Is Google Able To Detect Hacked Webpages Beyond Home Page?
In the month of May, Google did 39 changes to their search engine algorithms to improve the search results quality. The number of tweaks in a month were down from more than 50 in April to 39 in May but still, some of the tweaks are worth noticing. The first change that Google has listed in their official blog is Deeper detection of hacked pages.
Deeper detection of hacked pages: [launch codename "GPGB", project codename "Page Quality"] For some time now Google has been detecting defaced content on hacked pages and presenting a notice on search results reading, “This site may be compromised.” In the past, this algorithm has focused exclusively on homepages, but now we’ve noticed hacking incidents are growing more common on deeper pages on particular sites, so we’re expanding to these deeper pages.
Google warns its users when they try to navigate to a compromised website, but these warnings were focused exclusively to homepages. So, hackers started using deeper webpages to use their compromised content to get past Google’s security warnings.

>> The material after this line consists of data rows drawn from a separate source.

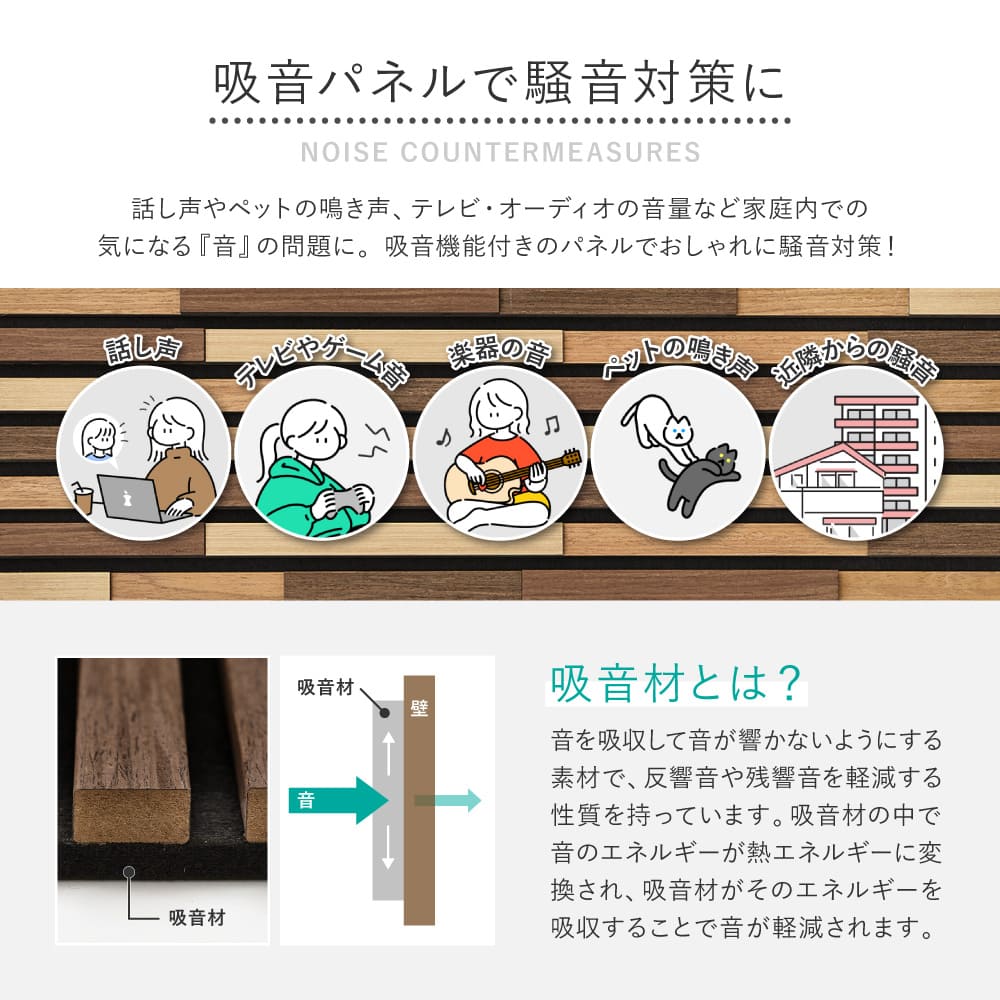 吸音パネルで騒音対策に

NOISE COUNTERMEASURES

話し声やペットの鳴き声、テレビ・オーディオの音量など家庭内での気になる『音』の問題に。吸音機能付きのパネルでおしゃれに騒音対策！

話し声

テレビやゲーム音

楽器の音

ペットの鳴き声

近隣からの騒音

吸音材

吸音材

壁

音

吸音材とは？

音を吸収して音が響かないようにする素材で、反響音や残響音を軽減する性質を持っています。吸音材の中で音のエネルギーが熱エネルギーに変換され、吸音材がそのエネルギーを吸収することで音が軽減されます。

After a recent update, Google states that they are detecting deeper webpages to know their security status but, we are not sure if this update has hit throughout the globe. If yes, they still need to improve in this regard because we have come up across some scenarios where this trick by hackers still works.
Example Where Hacked Webpages Have Not Been Detected by Google
My friend was using Google Search for the query “Shipping cost for Beijing to Bangalore” and he noticed some weird search results. He could see similar results for shipping cost queries even after changing the names of cities to different ones.

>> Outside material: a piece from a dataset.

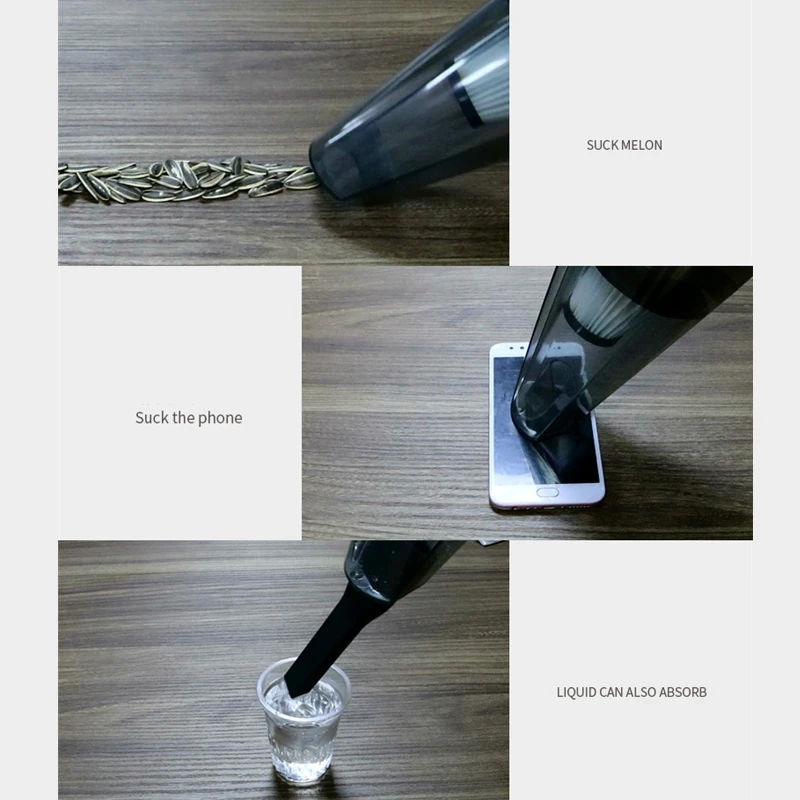 SUCK MELON

Suck the phone

LIQUID CAN ALSO ABSORB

Google Search Results for the term – Shipping Cost From Beijing To Bangalore.
As you can notice in the above screenshot, most of the organic results contained the target term in them, which is nowhere related to shipping or transport. I was in a context that these results might be of junk websites. But when I dug deeper in this matter, I found that these websites were not junk. In fact, many of them were of .edu and .org top level domains. I did extended tests on NFDA, OECS and PodioBooks websites.
Bing Search Results for the term – Shipping Cost From Beijing To Bangalore.
I repeated the same search query in Bing and DuckDuckGo to find that the results were proper this time around.
How Hackers Might Have Used Cloaking
The above scenario is an example of Cloaking which is a trick in which the content presented to the search engine spider is different from that presented to the user’s web browser. In the below example, you can see an Apache Rewrite Rule to show different content based on the User-Agent. It could be one of the tricks hackers could have used. Similar to Apache Web Server, this type of cloaking can be set for almost every web servers by hacking their configuration files or inserting scripts in those webpages.
Hackers have used deeper webpages of these websites or inserted new webpages in them to pump up the target term in Google Search results but blocked other search engines. It is clear that, the content viewed by Google Bot and Google Chrome user agents are different. Cloaking could be done in various ways based on a single or multiple parameters such as User-Agent, IP Address, Screen Size and so on, to show different content matching with those parameters.
How Can Webmasters Identify If Their Website Is Being Cloaked?
Cloaked Webpage With Web Browser User Agent.
Cloaked Webpage With Google Search Bot User Agent.
Although it is very hard to find if a website is being cloaked based on IP address, it can be identified if they are being cloaked based on User Agents. You can use web browser plugins such as User Agent Switcher for Mozilla Firefox or User-Agent Switcher for Google Chrome to change the user agent parameter and check if their are any changes in the webpages.
In the above screenshots, you can notice the changes in the same webpage with different User Agents where selecting the googlebot2.1 shows you the content containing the target term, which was inserted by the hackers into the webpage.
Google needs to refine their algorithms with better pattern matching so that they can identify deeper hacked or cloaked webpages.